Une « pathologie » politique

En avril 2011, dans le cadre du débat « Les politiques ont-ils perdu le sens moral ? » organisé par Témoignage Chrétien, Laurence Vichnievsky apportait sa contribution au débat.
Retrouvez ci-dessous cette tribune.

Les politiques ont-ils perdu le sens moral ? Les électeurs se posent en tout cas la question et la réponse est souvent l’abstention ou le vote FN, alors que ce parti n’a brillé, ni par sa probité, ni par sa compétence les rares fois où il a été aux commandes locales.

Le sens moral en politique est pour moi le souci permanent de l’intérêt général et la préservation des équilibres dans le respect d’autrui et de la règle.

La nature humaine est complexe, les cultures sont diverses ; aussi le discours politique qui consiste à émettre de manière récurrente des propositions simplistes empreintes de démagogie ou des promesses irréalistes m’apparaît aussi vain que dépourvu de sens moral.

Le « gouvernement de la cité » mérite mieux de la part de ceux qui prétendent y accéder. Il mérite un contenu élaboré à partir de la parole de chacun, libéré de la pression d’intérêts catégoriels et tourné vers un objectif : celui de vivre ensemble, en répondant aux besoins du présent, sans compromettre la capacité des générations futures à satisfaire les leurs, avec une priorité en direction des démunis.

Comme magistrate, j’ai connu la « pathologie » de l’action politique affectant des partis de droite et de gauche. Les uns et les autres ont été, par le fait de quelques acteurs qui déshonorent la vie publique de notre pays, impliqués dans des affaires de corruption.

Cela ne signifie pas que toutes les composantes de cette classe politique sont malades de pouvoir, d’argent et que leurs programmes respectifs se valent, loin s’en faut !

La majorité de ceux qui s’engagent en politique sont sincères et portent des projets de société qu’ils pensent bénéfiques à la collectivité.

Si nous nous sommes mutuellement choisis avec Europe Écologie-Les Verts, c’est que l’écologie politique portée par ce mouvement n’est pas un simple programme pour amoureux de la nature comme beaucoup le croient encore mais un projet de société global, concret, qui correspond à mes valeurs.

Au-delà de notre devise républicaine « liberté, égalité, fraternité » qui m’est chère, je souhaite un autre modèle de développement que le nôtre.

Nous pouvons tous faire le constat que notre modèle de croissance n’est pas la panacée : il n’assure pas le plein emploi, il n’évite pas la pauvreté qui s’étend, il épuise la planète et les hommes, en leur faisant courir des risques immenses.

Je souhaite pour ma part une approche sociale et qualitative de l’économie, une remise en question de notre manière de produire et de consommer. Je préfère l’économie réelle au capitalisme financier, le long terme au court terme.

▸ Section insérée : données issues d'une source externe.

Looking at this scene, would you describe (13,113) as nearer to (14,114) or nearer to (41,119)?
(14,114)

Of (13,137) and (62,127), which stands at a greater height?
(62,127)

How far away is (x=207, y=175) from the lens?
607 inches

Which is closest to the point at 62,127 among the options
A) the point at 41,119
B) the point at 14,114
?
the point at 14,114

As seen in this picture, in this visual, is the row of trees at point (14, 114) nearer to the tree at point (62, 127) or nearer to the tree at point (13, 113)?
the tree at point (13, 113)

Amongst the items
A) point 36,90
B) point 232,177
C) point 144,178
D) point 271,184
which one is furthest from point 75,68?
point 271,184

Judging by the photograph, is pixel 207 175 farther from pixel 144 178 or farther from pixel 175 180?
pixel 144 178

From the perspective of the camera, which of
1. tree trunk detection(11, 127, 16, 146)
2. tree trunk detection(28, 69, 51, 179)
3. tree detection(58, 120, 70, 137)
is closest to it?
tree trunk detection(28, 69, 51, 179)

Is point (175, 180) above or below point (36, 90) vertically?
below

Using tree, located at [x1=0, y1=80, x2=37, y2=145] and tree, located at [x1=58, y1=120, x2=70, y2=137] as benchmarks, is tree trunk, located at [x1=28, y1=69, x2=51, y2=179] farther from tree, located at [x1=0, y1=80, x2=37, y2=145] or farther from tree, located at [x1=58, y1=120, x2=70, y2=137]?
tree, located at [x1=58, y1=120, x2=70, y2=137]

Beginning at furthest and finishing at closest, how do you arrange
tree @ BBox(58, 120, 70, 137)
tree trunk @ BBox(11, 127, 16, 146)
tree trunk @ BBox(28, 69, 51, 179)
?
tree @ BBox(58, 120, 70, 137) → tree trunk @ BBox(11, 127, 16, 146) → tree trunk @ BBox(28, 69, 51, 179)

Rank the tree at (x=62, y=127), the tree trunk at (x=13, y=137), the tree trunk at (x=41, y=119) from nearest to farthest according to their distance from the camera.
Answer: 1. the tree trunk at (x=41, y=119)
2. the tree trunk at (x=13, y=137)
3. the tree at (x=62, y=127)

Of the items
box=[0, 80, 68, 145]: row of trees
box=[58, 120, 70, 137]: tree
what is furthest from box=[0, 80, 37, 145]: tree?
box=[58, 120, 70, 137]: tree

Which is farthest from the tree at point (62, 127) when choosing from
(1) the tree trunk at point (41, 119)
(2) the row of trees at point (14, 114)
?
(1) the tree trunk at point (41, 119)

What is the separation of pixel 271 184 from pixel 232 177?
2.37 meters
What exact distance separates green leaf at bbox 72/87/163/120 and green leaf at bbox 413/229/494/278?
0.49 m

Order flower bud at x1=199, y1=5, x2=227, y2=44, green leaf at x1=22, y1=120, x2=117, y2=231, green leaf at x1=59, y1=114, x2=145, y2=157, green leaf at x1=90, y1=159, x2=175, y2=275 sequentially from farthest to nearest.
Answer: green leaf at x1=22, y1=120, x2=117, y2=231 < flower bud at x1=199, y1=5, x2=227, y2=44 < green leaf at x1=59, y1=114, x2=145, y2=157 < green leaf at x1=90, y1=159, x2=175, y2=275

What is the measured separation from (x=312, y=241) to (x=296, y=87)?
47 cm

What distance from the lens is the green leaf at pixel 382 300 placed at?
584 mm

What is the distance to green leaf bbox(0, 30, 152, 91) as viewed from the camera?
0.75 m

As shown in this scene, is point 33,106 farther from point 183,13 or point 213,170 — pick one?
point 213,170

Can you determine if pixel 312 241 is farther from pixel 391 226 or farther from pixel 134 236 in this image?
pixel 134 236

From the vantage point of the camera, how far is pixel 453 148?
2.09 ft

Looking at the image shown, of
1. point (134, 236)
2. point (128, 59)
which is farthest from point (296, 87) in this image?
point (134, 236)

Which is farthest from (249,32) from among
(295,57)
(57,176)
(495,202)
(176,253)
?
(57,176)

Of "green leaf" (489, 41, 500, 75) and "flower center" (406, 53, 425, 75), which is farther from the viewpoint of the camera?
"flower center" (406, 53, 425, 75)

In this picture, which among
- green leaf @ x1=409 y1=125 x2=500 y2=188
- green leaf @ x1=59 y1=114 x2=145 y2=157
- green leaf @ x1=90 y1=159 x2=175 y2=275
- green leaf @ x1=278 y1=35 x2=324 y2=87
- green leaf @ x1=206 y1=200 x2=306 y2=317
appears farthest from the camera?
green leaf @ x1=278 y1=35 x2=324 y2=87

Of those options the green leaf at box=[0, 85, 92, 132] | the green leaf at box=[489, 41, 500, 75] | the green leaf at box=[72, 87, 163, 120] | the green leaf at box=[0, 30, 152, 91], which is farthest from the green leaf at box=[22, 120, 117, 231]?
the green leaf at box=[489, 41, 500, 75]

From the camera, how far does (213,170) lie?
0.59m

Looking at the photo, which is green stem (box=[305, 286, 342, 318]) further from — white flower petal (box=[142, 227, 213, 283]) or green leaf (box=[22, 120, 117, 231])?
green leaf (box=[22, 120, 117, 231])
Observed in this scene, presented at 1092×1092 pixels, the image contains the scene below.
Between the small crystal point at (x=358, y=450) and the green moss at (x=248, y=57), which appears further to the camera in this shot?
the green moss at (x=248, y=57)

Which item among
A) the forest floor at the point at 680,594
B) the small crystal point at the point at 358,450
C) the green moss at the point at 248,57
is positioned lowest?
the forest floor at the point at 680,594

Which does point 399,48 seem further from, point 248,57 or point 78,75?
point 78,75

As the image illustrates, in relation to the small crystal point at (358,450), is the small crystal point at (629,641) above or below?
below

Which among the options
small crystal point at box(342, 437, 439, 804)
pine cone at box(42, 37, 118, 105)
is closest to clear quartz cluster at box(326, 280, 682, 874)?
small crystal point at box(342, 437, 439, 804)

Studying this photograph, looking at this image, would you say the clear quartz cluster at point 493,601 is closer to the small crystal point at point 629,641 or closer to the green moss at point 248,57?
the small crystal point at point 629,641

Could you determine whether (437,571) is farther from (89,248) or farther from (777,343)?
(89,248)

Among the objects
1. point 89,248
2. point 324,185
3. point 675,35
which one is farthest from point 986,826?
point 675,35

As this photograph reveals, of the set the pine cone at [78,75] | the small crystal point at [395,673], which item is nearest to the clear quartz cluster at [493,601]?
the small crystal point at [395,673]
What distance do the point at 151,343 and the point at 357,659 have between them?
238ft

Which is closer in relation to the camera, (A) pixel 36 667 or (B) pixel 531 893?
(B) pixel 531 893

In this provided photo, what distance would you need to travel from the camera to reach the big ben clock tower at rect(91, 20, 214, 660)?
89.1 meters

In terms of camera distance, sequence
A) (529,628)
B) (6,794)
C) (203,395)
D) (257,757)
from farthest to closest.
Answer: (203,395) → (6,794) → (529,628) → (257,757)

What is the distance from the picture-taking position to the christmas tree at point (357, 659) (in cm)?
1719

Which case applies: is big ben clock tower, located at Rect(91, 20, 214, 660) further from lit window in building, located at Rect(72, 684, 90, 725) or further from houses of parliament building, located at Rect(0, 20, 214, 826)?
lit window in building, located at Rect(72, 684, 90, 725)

Je ne veux plus de l’argent roi et je veux transmettre d’autres valeurs à mes enfants dont l’avenir me préoccupe.

Europe écologie-Les Verts, dont la structure diverse – élus, associatifs, société civile – m’a séduite, répond largement à ces aspirations et me paraît avoir gardé à ce jour son sens moral.

Pour que ce mouvement ne le perde pas et pour aider les vieux partis à le retrouver, il me semble indispensable que les états – majors mettent de l’ordre dans leurs rangs et fassent cesser les pratiques- notamment clientélistes- qui nuisent à l’image de la classe politique toute entière.

Si les directions des partis ne répondent pas à cette exigence démocratique, il appartiendra aux électeurs de les interpeller par leur vote.

Bien sûr la loi est là pour sanctionner les abus les plus graves mais le droit et la morale sont distincts ; l’éthique n’est pas consacrée par les textes et les conflits d’intérêt ne tombent pas tous sous le coup de la loi pénale.

Les pratiques clientélistes, les réseaux d’influence ne constituent pas nécessairement des infractions et sont pourtant condamnables au plan politique.

Respecter la séparation des pouvoirs, limiter strictement le cumul des mandats, éviter la professionnalisation de l’action politique, ne pas mélanger les intérêts économiques de quelques acteurs et ceux de la nation ou les siens propres, préserver l’indépendance des médias, sont autant de moyens de nous mettre tous à l’abri mais rien ne remplacera à mon sens les limites que chacun doit, de lui-même, s’imposer.